INPUT FOR THIS TASK:
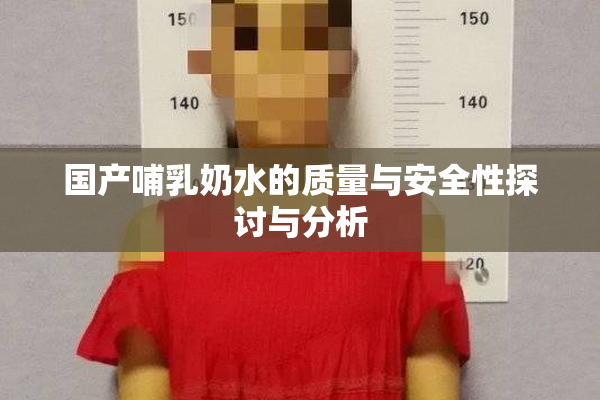 国产哺乳奶水的质量与安全性探讨与分析
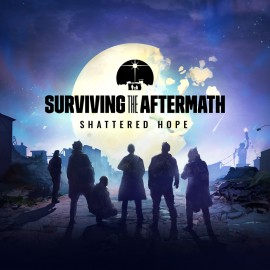 Surviving the Aftermath: Shattered Hope PS4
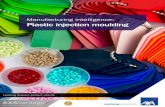 Manufacturing intelligence: Plastic injection moulding · PDF fileInjection moulding is the process by which plastic raw materials are heated into a liquid state and squeezed ... Manufacturing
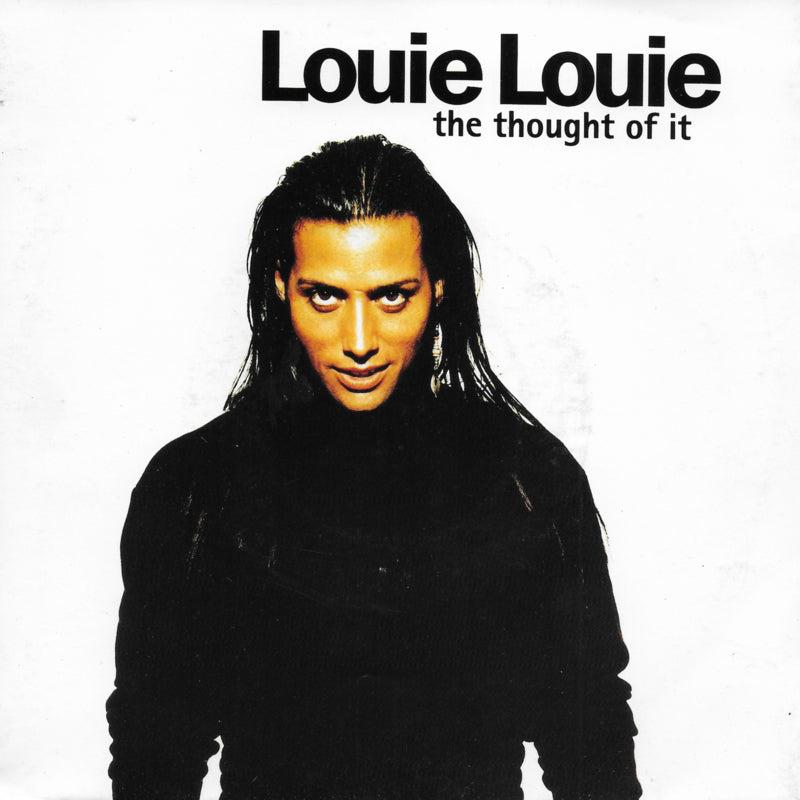 Louie Louie - The thought of it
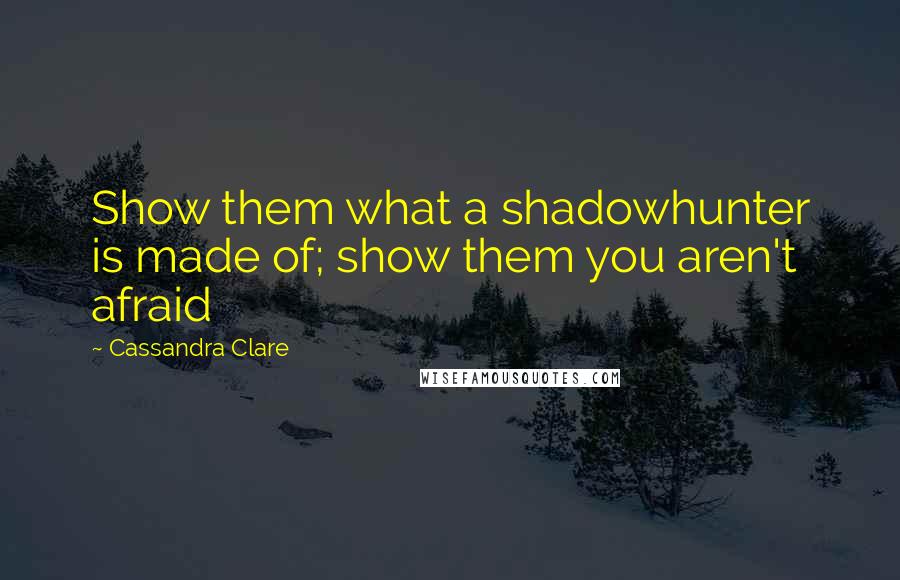 Cassandra Clare Quotes: Show them what a shadowhunter is made of; show them you aren't afraid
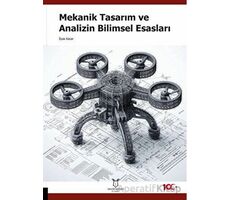 Mekanik Tasarım ve Analizin Bilimsel Esasları - İlyas Kacar - Akademisyen Kitabevi
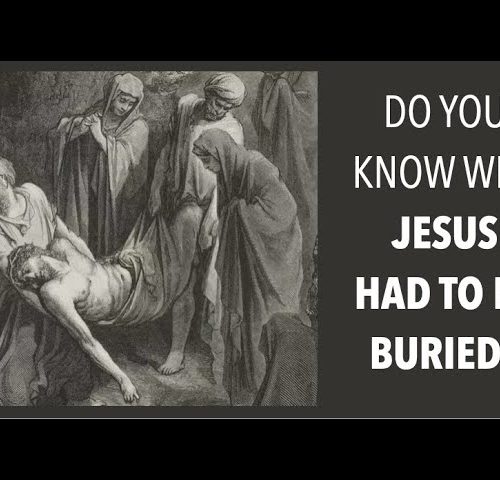 JESUS HAD TO BE BURIED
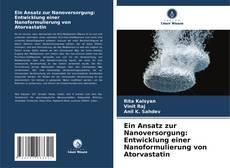 Bookcover of Ein Ansatz zur Nanoversorgung: Entwicklung einer Nanoformulierung von Atorvastatin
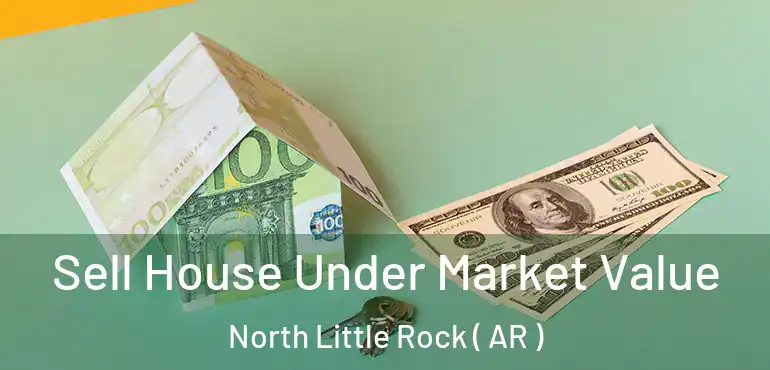 Sell House Under Market Value North Little Rock ( AR )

PROBLEM DETAILS:
Reproduce the text of every item above word for word, omitting the pictures.

RESPONSE:
 国产哺乳奶水的质量与安全性探讨与分析
 Surviving the Aftermath: Shattered Hope PS4
 Manufacturing intelligence: Plastic injection moulding · PDF fileInjection moulding is the process by which plastic raw materials are heated into a liquid state and squeezed ... Manufacturing
 Louie Louie - The thought of it
 Cassandra Clare Quotes: Show them what a shadowhunter is made of; show them you aren't afraid
 Mekanik Tasarım ve Analizin Bilimsel Esasları - İlyas Kacar - Akademisyen Kitabevi
 JESUS HAD TO BE BURIED
 Bookcover of Ein Ansatz zur Nanoversorgung: Entwicklung einer Nanoformulierung von Atorvastatin
 Sell House Under Market Value North Little Rock ( AR )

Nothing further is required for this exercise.